Jason Moran, Various works on paper, 2022. At the Mass MoCA installation of "Black Stars: Writing in the Dark."  Courtesy of the artist and Luhring Augustine, New York 

NORTH ADAMS — To be lucky enough to attend a solo piano concert by Jason Moran feels a lot like being dropped into a graduate seminar on American cultural history, albeit one with a lushly beautiful and moving live soundtrack.

I had just that luck late last year, when Moran played a 90-minute set at the Shalin Liu Performance Center in Rockport. On that frigid night, the stage curtains were drawn open behind him to reveal a starkly spectacular view of Rockport harbor. Against that backdrop, Moran played, and talked, and played, and talked some more; every interstitial was jam-packed with stories, personal and otherwise, that built for the audience a foundation of American jazz history, Moran’s passion.

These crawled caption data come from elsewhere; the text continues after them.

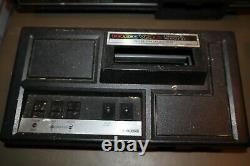 Console De Jeu Vidéo Colecovision Système Atari Expansion Module Roller Controller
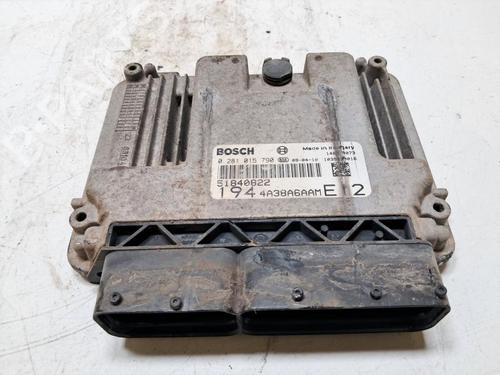 Used Engine control unit (ECU) Engine control unit (ECU) FIAT CROMA (194_) 1.9 D Multijet (194AXB1B) (120 hp) 33197489 33197489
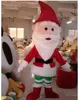 2024 Halloween Papai Noel Mascot Costume Top Quality Cartoon Anime Tema Caráter Adulto Tamanho Natal Carnaval Festa de Aniversário Fantasia Dres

He described the dynamics of the Great Migration that brought millions of Black Americans from the Jim Crow South to the cities of the North, and how jazz had rooted and blossomed in makeshift clubs in cities like Chicago and New York as a consequence. And he cited his own mentors, musical and otherwise, who had shown him that the path he walked stretched out not just in front of him, but far behind, and that history would — had to — live in and through him, and not in music alone.

Every chapter of the story lead to a song, an arrangement, a musical departure; Moran would tell, and then he would show, to my mesmerized pleasure. His delivery, slow and deliberate, warm and sincere, conveyed an easy sense of import — that this mattered. I likened the experience to an education, which it surely was; but were I a spiritual sort, I might have compared it to going to church.

Moran himself isn’t present at Mass MoCA, where “Black Stars: Writing in the Dark,” a new exhibition of his art, opened in late December. But human presence, his and others, is palpable all the same. The show is split between a pair of galleries: The first, with its high ceilings and industrial support columns, is lined with rough, gestural abstract works on paper in deep, elemental shades: Ruddy maroon and ash gray, dark cobalt and coal-black. The second gallery contains a pair of elaborate stage sets, brightly lit but conspicuously vacant, as though awaiting performers perpetually late for their call time.